— START Selected text —
11. Resource management and protection

Protection requirements

Computers run multitasking, multiuser operating systems
Tasks/processes must not interfere with nor spy other tasks

Resources that must be protecter

Processor

Memory

Input - Output

User and system

We must differ between at least two privilege levels
User processes run at user level must obey the rules established by the operating system via protection mechanisms
OS works at system level, at which the protection mechanisms may be controlled
It is assumed that system software is error-free and may be trusted
User-level software may contain arbitrary error. These must not influence the operation of the whole system.

Privilege levels

Two or three levels appear in simple system

  1. Kernel - full control over all resources
  2. System services (optional) - limited control with significant capabilities
  3. User - access only to the resources explicitly allocated by system, limited capabilities
    Access to resources depends on privilege level
    The information on current privilege level is stored in the processor (system status register)
x86 privilege levels
  1. kernel
  2. intermediate system levels to be used by parts of OS not directly accessing the hardware
  3. -//-
  4. user
    Contemporary software uses levels 0 and 3
    The information on current privilege level is stored in code segment descriptor register, invisible to software
    2-bit field CPL (Current Privilege Level)
— END Selected text —
§ Goal
Copy out the notes on resource management and protection word for word, starting at "Two or three" and ending at "(system status register)".
— START Information shown —
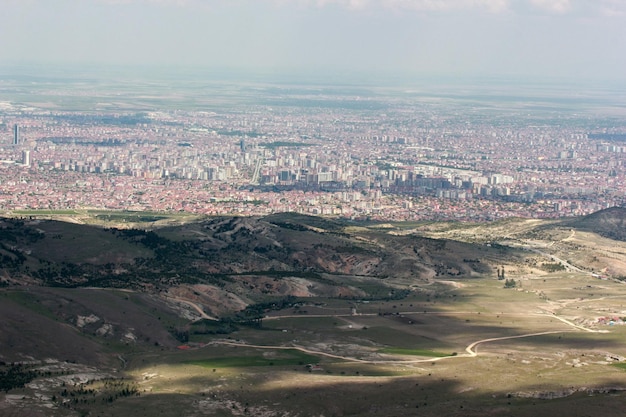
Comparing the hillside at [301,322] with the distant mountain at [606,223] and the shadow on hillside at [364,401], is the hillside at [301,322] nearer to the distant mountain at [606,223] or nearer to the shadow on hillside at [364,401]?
the shadow on hillside at [364,401]

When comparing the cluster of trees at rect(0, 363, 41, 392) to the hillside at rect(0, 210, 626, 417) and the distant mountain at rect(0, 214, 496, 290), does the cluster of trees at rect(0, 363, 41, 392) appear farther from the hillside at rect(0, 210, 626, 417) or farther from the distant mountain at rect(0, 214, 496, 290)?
the distant mountain at rect(0, 214, 496, 290)

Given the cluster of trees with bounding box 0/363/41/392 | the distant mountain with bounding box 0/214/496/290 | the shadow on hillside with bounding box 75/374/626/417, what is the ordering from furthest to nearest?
the distant mountain with bounding box 0/214/496/290 → the cluster of trees with bounding box 0/363/41/392 → the shadow on hillside with bounding box 75/374/626/417

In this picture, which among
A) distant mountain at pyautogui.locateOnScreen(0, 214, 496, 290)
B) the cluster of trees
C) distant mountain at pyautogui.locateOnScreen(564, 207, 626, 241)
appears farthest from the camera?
distant mountain at pyautogui.locateOnScreen(564, 207, 626, 241)

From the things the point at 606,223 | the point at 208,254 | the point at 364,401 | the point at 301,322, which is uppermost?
the point at 364,401

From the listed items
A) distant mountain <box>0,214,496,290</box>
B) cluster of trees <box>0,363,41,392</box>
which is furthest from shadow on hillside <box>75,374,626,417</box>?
distant mountain <box>0,214,496,290</box>

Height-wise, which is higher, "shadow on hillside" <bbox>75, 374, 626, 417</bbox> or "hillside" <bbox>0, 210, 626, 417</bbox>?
"shadow on hillside" <bbox>75, 374, 626, 417</bbox>

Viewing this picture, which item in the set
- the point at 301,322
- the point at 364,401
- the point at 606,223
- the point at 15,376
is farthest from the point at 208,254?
the point at 606,223

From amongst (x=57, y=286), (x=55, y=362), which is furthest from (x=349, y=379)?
(x=57, y=286)

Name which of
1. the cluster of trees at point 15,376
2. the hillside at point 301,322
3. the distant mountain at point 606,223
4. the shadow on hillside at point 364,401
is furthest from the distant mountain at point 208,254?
the shadow on hillside at point 364,401

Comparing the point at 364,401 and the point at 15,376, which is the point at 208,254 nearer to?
the point at 15,376
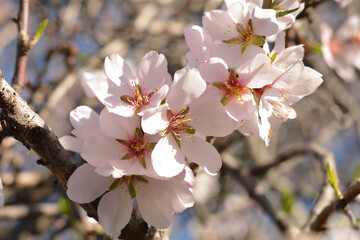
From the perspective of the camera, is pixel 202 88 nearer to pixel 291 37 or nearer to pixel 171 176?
pixel 171 176

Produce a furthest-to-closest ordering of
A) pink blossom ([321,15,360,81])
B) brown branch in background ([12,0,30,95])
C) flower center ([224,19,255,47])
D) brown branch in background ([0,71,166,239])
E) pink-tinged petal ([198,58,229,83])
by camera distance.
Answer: pink blossom ([321,15,360,81]) → brown branch in background ([12,0,30,95]) → flower center ([224,19,255,47]) → pink-tinged petal ([198,58,229,83]) → brown branch in background ([0,71,166,239])

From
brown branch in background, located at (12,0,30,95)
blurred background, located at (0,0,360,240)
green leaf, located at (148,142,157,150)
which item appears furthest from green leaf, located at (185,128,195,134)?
brown branch in background, located at (12,0,30,95)

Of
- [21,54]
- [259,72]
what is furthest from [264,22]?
[21,54]

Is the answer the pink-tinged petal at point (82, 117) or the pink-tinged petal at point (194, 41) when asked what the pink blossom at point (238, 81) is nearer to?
the pink-tinged petal at point (194, 41)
— END Information shown —
§ Answer below
Two or three levels appear in simple system

  1. Kernel - full control over all resources
  2. System services (optional) - limited control with significant capabilities
  3. User - access only to the resources explicitly allocated by system, limited capabilities
    Access to resources depends on privilege level
    The information on current privilege level is stored in the processor (system status register)